The expert evidence component of the unit will examine the role of expert witnesses, their reports and their testimony in civil and criminal cases. This will include an examination of the law governing the admissibility of expert evidence and the procedural means by which such evidence is adduced. Part of the unit will be devoted to current controversies surrounding the role of experts in particular civil and criminal cases.
The class actions component of the unit examines the substantive law, legal theories and procedural devices for the litigation and resolution of large scale, complex civil litigation. This encompasses representative actions, class actions and the use of other mechanisms for the aggregation and resolution of mass claims, including under bankruptcy law.
There will be a particular focus on Part IVA of the Federal Court Act (Cth) and representative action procedures available in Australia under the rules of court and statutory provisions in various areas (including discrimination, human rights, insurance law, privacy, corporations law and shareholder rights).
The unit will also cover comparative material on group litigation procedures and class actions under the laws of other countries, including England and Wales, Canada and the United States.
Textbooks
Freckleton I, and Selby H, Expert Evidence: Law, Practice, Procedure and Advocacy, Thompson, Sydney; Grave D, Adams K and Betts J, Class Actions in Australia (2nd ed) Thompson Reuters, 2012
LAWS6048 Explaining Crime

Credit points: 6 Teacher/Coordinator: Prof Gail Mason Session: Semester 1 Classes: 1x2-hr lecture/week Assessment: take-home exam (30%), class presentation (10%) and 3500wd essay (60%) Mode of delivery: Normal (lecture/lab/tutorial) evening
Note: Core unit for MCrim and GradDipCrim students and co-requisite for other criminology elective units.

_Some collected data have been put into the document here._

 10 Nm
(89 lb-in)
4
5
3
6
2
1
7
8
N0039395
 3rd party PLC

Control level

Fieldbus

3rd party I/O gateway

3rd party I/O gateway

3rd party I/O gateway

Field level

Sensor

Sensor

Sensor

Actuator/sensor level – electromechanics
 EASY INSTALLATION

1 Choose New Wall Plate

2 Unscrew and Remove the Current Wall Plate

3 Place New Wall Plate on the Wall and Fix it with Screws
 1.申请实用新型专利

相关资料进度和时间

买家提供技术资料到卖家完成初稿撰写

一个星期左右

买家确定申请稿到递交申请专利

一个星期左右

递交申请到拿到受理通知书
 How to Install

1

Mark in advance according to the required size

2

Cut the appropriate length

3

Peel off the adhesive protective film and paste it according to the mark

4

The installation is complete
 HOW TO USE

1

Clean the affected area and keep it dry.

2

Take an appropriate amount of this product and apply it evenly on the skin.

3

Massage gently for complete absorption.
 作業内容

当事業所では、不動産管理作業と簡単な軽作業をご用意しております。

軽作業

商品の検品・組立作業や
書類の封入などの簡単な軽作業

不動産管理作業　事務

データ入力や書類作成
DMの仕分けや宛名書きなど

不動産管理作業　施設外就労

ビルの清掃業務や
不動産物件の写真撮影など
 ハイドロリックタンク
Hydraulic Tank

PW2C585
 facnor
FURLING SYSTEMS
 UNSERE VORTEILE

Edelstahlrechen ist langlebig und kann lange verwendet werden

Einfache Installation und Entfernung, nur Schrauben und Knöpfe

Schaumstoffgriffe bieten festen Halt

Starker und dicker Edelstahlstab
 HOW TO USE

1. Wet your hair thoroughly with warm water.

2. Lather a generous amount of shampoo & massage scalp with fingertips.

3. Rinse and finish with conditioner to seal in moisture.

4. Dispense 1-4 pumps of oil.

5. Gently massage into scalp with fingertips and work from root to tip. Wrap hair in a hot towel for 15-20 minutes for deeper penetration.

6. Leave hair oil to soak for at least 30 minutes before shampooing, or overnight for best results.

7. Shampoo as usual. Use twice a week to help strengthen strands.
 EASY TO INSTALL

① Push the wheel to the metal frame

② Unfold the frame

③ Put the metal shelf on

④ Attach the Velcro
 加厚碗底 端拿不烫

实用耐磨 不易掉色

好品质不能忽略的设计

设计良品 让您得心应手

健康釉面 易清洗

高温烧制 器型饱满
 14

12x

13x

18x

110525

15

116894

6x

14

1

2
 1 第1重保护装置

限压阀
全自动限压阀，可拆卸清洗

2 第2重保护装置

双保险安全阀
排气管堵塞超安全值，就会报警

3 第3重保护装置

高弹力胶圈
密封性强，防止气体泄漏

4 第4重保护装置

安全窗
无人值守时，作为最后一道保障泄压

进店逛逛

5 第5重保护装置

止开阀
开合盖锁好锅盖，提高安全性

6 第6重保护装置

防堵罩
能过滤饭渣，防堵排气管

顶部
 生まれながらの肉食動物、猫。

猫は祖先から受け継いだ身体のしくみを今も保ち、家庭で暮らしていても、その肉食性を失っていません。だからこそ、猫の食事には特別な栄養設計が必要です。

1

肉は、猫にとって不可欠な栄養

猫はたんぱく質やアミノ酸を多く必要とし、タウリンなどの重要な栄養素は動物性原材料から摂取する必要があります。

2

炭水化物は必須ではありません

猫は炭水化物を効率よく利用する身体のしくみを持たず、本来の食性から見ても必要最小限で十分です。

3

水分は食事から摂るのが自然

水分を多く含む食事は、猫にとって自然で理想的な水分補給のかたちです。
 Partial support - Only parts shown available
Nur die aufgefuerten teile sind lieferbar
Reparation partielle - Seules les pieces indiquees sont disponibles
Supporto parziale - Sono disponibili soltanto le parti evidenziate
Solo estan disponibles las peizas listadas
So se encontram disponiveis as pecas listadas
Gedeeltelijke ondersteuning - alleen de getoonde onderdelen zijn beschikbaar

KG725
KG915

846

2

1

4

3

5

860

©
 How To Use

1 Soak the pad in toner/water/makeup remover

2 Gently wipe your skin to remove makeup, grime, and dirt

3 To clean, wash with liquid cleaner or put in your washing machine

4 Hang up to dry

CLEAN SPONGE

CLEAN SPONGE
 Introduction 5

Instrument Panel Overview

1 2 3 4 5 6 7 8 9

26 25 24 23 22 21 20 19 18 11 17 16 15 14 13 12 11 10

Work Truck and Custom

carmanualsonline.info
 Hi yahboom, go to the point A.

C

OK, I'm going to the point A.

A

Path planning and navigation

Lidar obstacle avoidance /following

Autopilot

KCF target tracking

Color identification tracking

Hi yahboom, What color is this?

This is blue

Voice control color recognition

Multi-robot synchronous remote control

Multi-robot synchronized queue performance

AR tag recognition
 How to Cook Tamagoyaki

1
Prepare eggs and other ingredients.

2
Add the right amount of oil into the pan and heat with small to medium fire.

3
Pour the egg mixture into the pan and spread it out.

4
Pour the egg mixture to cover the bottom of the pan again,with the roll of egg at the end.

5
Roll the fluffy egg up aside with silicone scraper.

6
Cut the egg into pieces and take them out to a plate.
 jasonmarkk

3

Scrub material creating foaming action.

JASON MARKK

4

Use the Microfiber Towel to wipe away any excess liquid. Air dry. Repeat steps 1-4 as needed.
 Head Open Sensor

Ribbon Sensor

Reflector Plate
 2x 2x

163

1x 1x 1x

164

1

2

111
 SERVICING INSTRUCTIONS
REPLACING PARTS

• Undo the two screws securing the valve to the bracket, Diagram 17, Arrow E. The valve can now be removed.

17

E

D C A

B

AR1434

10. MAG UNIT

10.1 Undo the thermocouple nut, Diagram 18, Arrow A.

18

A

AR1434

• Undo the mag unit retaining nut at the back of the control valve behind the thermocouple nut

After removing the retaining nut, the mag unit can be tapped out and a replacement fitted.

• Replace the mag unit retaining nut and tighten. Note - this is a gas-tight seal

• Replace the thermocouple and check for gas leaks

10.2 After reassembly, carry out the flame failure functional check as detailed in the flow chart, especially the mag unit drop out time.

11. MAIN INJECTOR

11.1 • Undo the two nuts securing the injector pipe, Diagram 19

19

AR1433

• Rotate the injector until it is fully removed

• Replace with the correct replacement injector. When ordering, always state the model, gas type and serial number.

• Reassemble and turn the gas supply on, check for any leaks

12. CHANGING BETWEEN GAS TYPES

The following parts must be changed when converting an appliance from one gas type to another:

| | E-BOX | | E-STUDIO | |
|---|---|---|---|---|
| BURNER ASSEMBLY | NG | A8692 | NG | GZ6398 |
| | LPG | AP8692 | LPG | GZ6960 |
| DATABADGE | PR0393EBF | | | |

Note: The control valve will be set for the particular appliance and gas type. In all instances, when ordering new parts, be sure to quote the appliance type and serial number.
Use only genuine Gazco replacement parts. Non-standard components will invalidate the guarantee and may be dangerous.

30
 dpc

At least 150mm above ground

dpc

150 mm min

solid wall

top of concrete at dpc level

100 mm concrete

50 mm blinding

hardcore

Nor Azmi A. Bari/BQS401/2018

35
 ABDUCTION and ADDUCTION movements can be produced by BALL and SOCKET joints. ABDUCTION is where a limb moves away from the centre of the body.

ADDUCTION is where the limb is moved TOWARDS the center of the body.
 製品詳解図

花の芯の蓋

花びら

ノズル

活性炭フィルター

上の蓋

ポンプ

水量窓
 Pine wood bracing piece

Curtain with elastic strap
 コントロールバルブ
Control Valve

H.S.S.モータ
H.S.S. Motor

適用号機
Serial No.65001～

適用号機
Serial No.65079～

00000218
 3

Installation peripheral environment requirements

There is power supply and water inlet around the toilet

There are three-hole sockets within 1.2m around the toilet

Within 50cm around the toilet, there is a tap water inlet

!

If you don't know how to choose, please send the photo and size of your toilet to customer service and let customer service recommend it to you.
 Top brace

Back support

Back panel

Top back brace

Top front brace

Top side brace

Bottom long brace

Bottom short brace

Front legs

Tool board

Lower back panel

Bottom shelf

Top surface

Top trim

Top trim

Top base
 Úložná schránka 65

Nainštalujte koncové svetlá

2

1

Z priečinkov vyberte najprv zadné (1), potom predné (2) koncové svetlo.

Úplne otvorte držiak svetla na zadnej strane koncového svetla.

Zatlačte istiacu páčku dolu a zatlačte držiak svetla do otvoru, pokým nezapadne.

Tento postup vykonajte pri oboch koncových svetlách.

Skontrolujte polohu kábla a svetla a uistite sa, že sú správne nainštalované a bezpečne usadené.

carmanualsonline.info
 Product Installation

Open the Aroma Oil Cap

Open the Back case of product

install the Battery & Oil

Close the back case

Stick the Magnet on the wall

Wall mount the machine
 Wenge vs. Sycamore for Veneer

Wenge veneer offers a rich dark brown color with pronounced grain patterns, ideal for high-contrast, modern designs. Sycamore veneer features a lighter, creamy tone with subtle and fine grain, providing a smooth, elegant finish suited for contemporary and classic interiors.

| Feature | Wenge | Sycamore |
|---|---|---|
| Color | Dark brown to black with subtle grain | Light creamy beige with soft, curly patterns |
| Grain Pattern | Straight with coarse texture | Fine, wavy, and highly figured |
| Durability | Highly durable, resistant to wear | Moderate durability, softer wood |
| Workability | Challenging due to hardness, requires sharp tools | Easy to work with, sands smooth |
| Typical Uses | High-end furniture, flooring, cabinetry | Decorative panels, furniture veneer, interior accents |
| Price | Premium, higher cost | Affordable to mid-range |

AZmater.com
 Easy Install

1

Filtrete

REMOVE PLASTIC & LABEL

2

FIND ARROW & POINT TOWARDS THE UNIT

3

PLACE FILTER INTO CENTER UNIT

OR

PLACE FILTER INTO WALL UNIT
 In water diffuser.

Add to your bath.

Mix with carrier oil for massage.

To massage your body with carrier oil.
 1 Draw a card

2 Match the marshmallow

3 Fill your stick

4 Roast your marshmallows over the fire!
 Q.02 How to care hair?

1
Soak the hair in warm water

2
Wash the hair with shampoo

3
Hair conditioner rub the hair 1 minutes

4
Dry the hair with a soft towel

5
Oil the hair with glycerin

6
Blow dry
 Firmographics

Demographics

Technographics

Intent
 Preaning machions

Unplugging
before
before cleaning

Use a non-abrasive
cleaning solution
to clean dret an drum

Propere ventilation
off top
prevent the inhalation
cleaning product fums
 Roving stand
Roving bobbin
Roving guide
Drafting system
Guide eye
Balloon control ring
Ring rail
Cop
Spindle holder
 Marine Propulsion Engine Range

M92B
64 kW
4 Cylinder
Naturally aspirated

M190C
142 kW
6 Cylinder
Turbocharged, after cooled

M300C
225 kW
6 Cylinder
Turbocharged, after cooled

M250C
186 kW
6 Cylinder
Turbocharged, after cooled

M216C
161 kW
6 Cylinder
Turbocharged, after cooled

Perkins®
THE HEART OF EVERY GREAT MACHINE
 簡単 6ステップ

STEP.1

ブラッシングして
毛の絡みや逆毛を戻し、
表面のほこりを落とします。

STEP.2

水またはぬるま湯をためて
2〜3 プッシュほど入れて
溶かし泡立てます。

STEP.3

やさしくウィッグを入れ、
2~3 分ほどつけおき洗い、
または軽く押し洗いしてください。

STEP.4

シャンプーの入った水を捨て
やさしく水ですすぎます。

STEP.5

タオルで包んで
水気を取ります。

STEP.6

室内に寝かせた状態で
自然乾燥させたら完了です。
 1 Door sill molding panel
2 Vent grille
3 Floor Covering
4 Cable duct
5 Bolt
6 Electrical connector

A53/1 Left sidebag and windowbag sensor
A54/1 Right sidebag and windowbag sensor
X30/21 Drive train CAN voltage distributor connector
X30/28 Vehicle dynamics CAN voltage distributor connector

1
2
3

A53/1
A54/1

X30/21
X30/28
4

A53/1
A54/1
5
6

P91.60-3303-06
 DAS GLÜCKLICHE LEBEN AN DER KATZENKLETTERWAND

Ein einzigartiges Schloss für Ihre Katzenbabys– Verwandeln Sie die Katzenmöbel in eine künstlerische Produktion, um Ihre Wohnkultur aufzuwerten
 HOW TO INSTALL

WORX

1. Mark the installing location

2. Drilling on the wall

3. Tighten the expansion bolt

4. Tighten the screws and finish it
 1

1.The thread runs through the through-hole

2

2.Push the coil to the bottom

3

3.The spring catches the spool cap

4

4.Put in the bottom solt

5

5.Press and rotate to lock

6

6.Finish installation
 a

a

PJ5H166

This unit examines the relevance of theory to the process of explaining crime as a social phenomenon. It will selectively analyse the history of criminological thought. Special attention will be given to the cross-disciplinary nature of efforts to understand crime, criminality and their causes. A significant section of the unit will deal with contemporary approaches to criminological explanation including the influence of feminism and postmodernism. Contemporary theorists such as Foucault, Garland and Braithwaite will also be considered. The unit will endeavour to make explicit the links between criminological theory and the development of public policy.